7. The Filer proposes to exclude from the Circular, financial statements as at and for the year ended December 31, 2002 (the 2002 Financial Statements).

8. The 2002 Financial Statements relate to a period prior to the Restructuring, and as such they are of lesser, if any, relevance to the shareholders in considering the arrangement for the following reasons:

(a) the Restructuring profoundly altered the Filer, including the creation of a new capital structure;

(b) the management was changed, including

(i) the appointment of an entirely new board of directors;

(ii) the appointment of a new chief executive officer during the Restructuring process; and

(iii) the cessation of the involvement of the pre-Restructuring chief executive officer with the Filer's affairs;

(c) the Filer's balance sheet as of September 15, 2003 was prepared in accordance with the provisions of The Canadian Institute of Chartered Accountants Handbook Section 1625, "Comprehensive Revaluation of Assets and Liabilities" (fresh start accounting).
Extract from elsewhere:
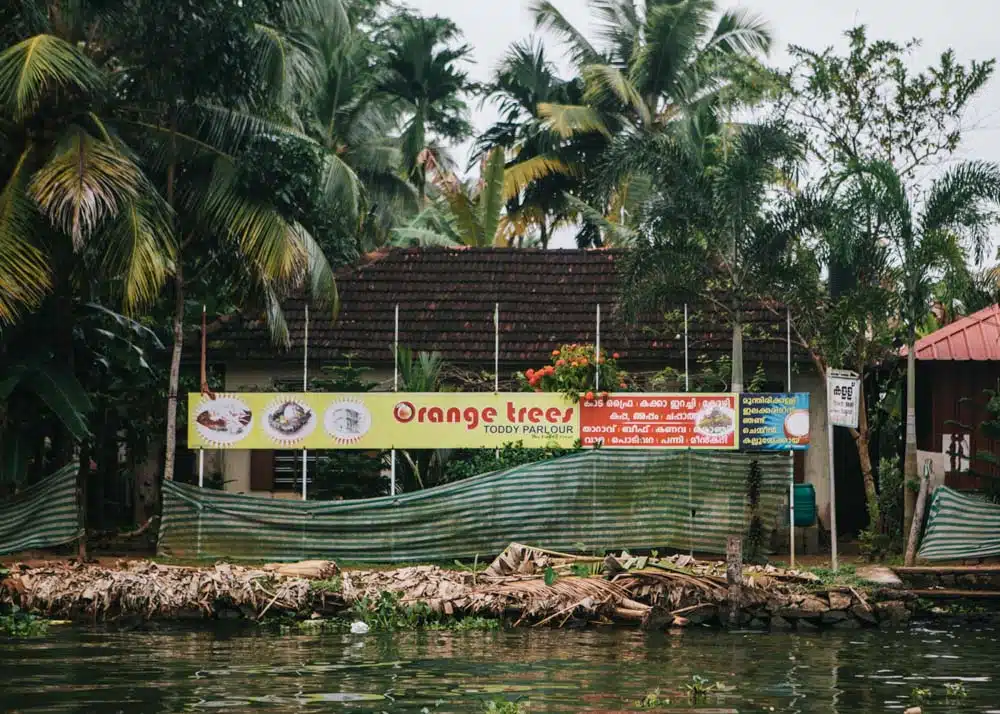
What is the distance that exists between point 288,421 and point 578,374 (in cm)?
423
Under fresh start accounting, the Filer's assets and liabilities were recorded at management's best estimates of their fair values, the deficit was eliminated and the newly created class of common shares was recorded based on fair value determined by independent financial advisers.

9. The Circular will include, in addition to historical financial information for the two most recent financial years, the requisite pro forma information.

10. The Filer will include language substantially to the following effect, in the Circular: "Vicwest Corporation's financial results for the 2002 year are publicly available on www.sedar.com. In that year, Vicwest experienced a net loss of $80.3 million, which was attributable primarily to the write off of an $84.0 million receivable supporting the Company's senior subordinated notes. The Company obtained an order for protection from its creditors on August 14, 2003."

Decision

Each of the Decision Makers is satisfied that the test contained in the Legislation that provides the Decision Maker with the jurisdiction to make the decision has been met.

The decision of the Decision Makers under the Legislation is that the Requested Relief is granted provided that the financial statements for the years ended December 31, 2003 and 2004 are included in the Circular.